● Try it:
Once the line with "Only 1 km from" is found in the entries below, repeat it and each following line exactly, up to and including the line with "Tough Shift: Paranormal". Add no other lines.

● Exercise material:
——————
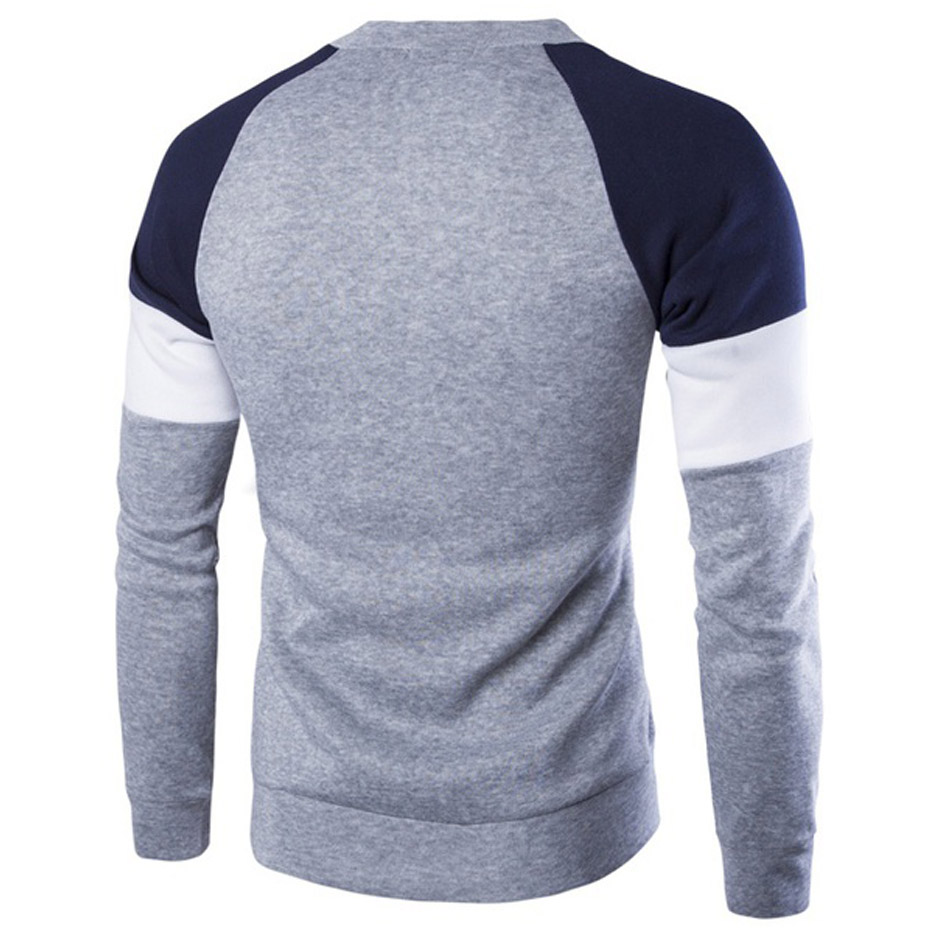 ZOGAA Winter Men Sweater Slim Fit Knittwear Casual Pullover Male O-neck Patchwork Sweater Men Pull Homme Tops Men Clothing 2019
——————
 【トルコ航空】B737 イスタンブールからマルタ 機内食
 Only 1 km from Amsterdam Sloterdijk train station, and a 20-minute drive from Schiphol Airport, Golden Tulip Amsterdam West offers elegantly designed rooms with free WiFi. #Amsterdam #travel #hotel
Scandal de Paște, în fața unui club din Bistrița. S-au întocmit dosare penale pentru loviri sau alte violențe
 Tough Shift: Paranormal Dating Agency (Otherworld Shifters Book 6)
——————
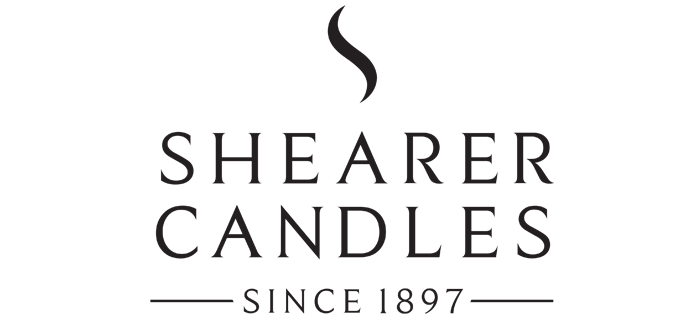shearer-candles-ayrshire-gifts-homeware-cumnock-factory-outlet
——————
● Response area:
 Only 1 km from Amsterdam Sloterdijk train station, and a 20-minute drive from Schiphol Airport, Golden Tulip Amsterdam West offers elegantly designed rooms with free WiFi. #Amsterdam #travel #hotel
Scandal de Paște, în fața unui club din Bistrița. S-au întocmit dosare penale pentru loviri sau alte violențe
 Tough Shift: Paranormal Dating Agency (Otherworld Shifters Book 6)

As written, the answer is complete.